Exercise goal: Copy out the entries exactly, and wherever a picture appears, leave it out.
+++
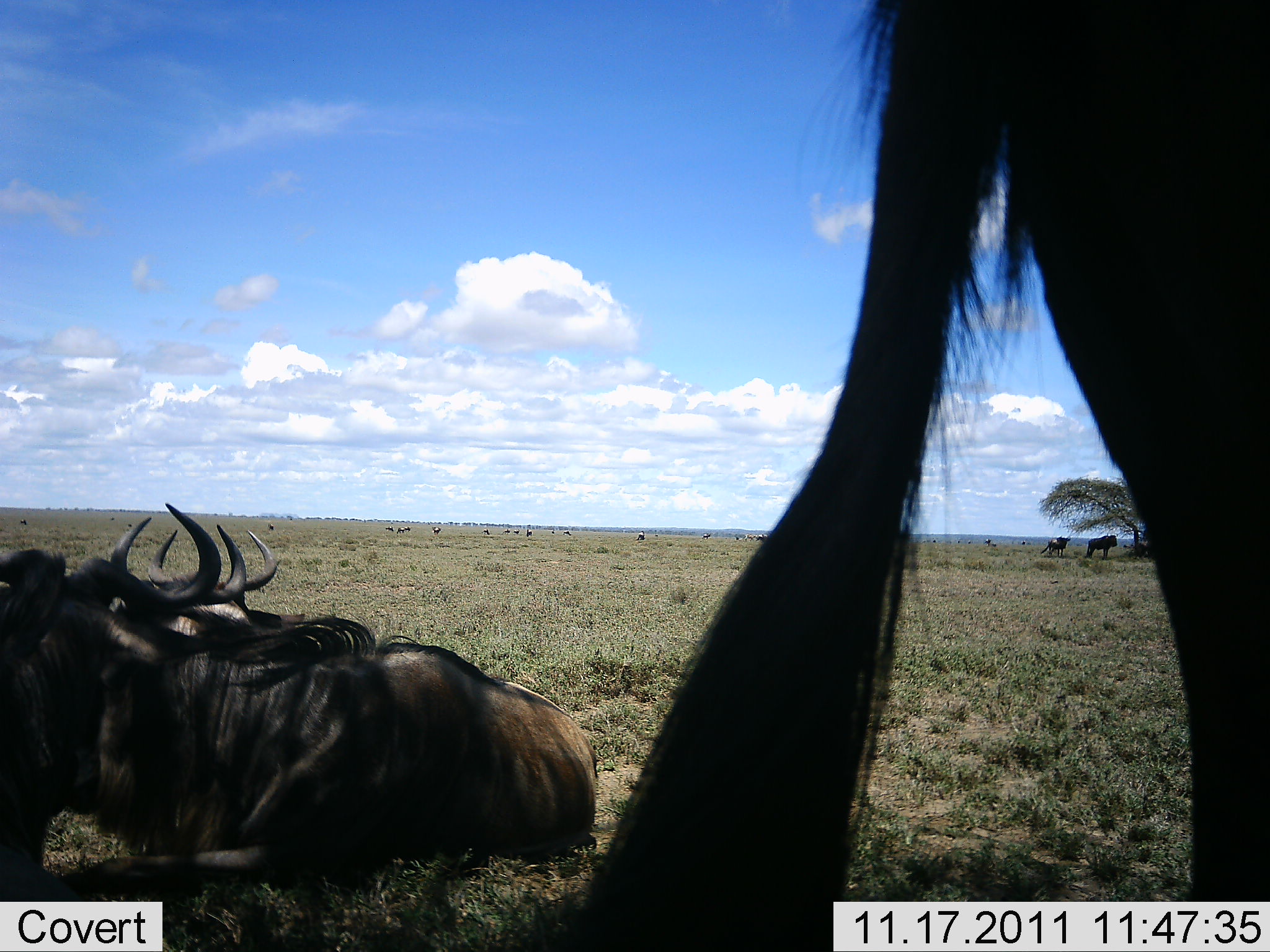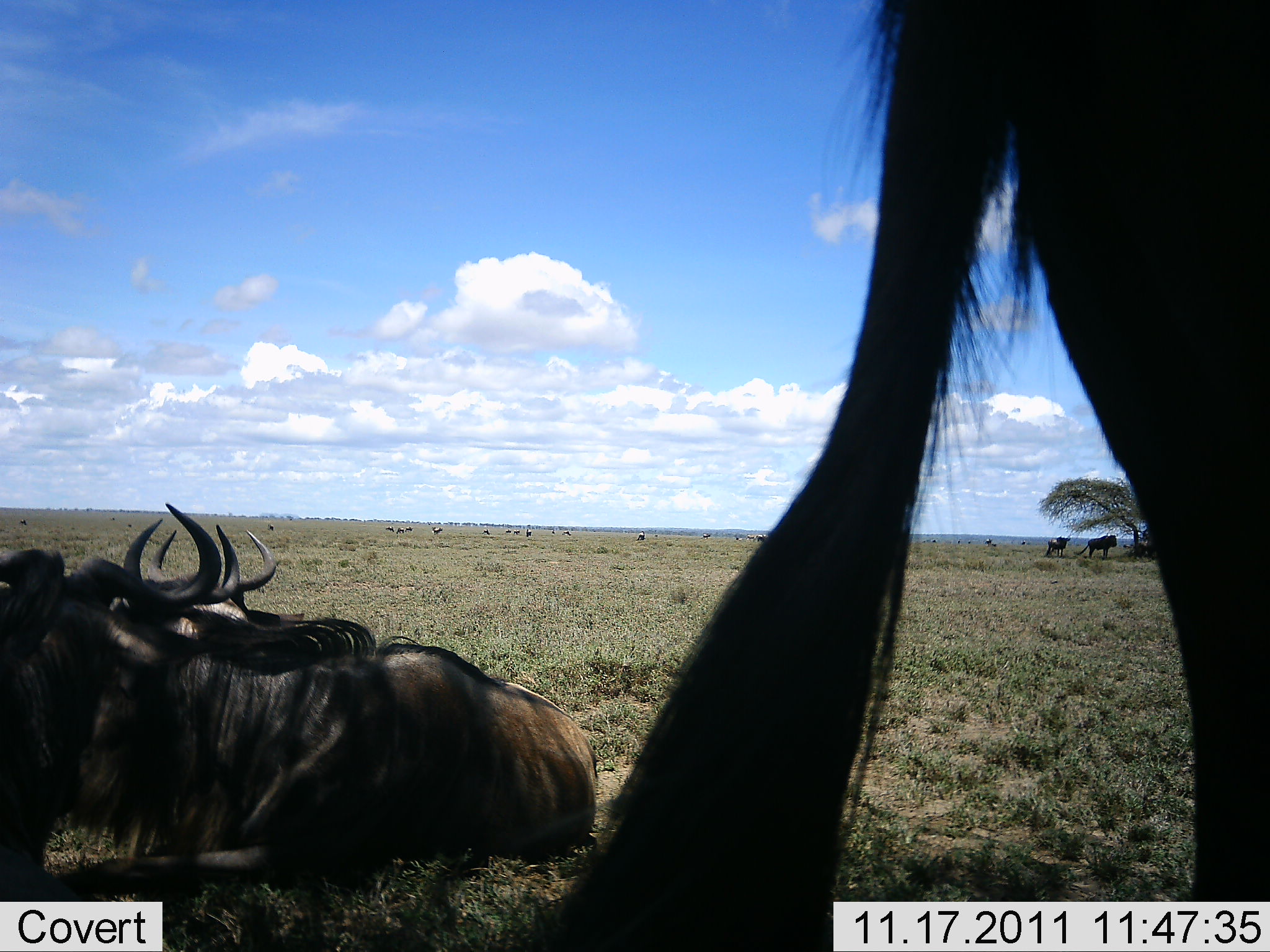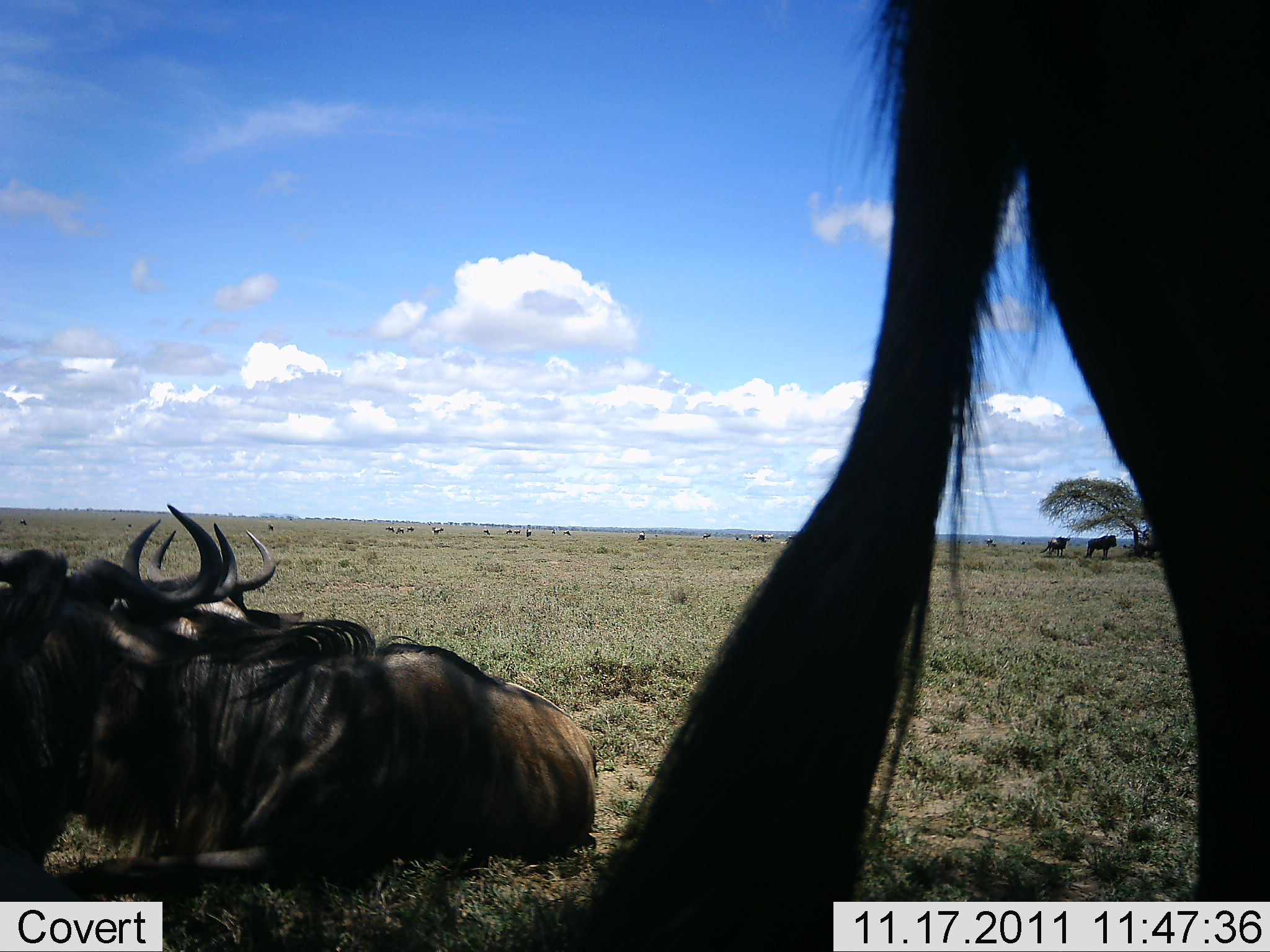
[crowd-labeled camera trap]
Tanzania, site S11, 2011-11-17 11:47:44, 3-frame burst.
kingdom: Animalia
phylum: Chordata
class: Mammalia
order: Artiodactyla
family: Bovidae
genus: Connochaetes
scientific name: Connochaetes taurinus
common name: blue wildebeest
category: wildebeest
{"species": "wildebeest (blue wildebeest) (Connochaetes taurinus)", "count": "5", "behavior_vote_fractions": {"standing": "85%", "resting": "100%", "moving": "8%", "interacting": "0%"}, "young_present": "0%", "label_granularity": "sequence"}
+++
Result:
[crowd-labeled camera trap]
Tanzania, site S11, 2011-11-17 11:47:44, 3-frame burst.
kingdom: Animalia
phylum: Chordata
class: Mammalia
order: Artiodactyla
family: Bovidae
genus: Connochaetes
scientific name: Connochaetes taurinus
common name: blue wildebeest
category: wildebeest
{"species": "wildebeest (blue wildebeest) (Connochaetes taurinus)", "count": "5", "behavior_vote_fractions": {"standing": "85%", "resting": "100%", "moving": "8%", "interacting": "0%"}, "young_present": "0%", "label_granularity": "sequence"}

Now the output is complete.